Confidence, in the studio, now sounds like specificity. “Communication is so vital, especially in the studio,” she says. Over the years, she has learned how to articulate what she hears in her head. Whether it is “a thousand vocal doubles, a specific harmony, or a quieter master,” she can name it. The collaborators on this record are not only skilled but close to her. Watching her friend Katherine play violin. Meeting and working with Gaskell. Building arrangements that lean on live cellos, harps, nylon guitar picking, layered harmonies. “I believe that music can say a lot of things that language doesn’t,” she says. “Sort of like how eye contact with someone can say a thousand words.”
For Samantha, self-titling the album felt inevitable. “From the lyrics that explore being an independent artist to being a capricorn, to the colors of the visuals, the album has these descriptive details of myself,” she says. Over time, those details became the concept. She hopes listeners will see themselves in it too. “It feels like a piece of work that someone can hold onto, put in their pocket, and not forget, because it stuck with them.”
When new listeners press play on “claire,” her hope is simple and radical. “I would love it if they have found a new friend in me,” she says. A song that lessens shame. A song that reminds them they are already the person they are reaching for. She often thinks of a line she read in a Thích Nhất Hạnh book: “You are already everything you want to become.” That belief hums beneath the record like a quiet pedal tone.
Credit: Julissa Yasmeen Ramirez / @1800_i_luv_you
In many ways, samantha marie feels like a study in integration: Los Angeles sunlight and Brooklyn snow, acoustic guitar and vintage Rhodes, birthday candles and subway brakes. It’s the sixteen-year-old girl she sings to in “sixteen,” and the woman she is now, running into her younger self with compassion. The alter ego and the imperfect truth. The softness and the question of whether she can hold it.
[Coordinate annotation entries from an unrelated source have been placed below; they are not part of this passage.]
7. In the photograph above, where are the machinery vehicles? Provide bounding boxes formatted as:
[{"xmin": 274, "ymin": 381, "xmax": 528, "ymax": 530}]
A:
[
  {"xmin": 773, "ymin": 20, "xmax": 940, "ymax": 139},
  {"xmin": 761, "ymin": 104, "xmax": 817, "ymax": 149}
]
Three words she uses to describe “claire” are “bittersweet, incandescent, heartfelt.” They could just as easily describe this chapter of her life. In the cold of a New York spring, Samantha Marie Saglibene is not shedding who she has been; rather, she is layering it. And in doing so, she offers something rare: a body of work that feels like a page torn gently from a journal, folded carefully, and placed into your hand.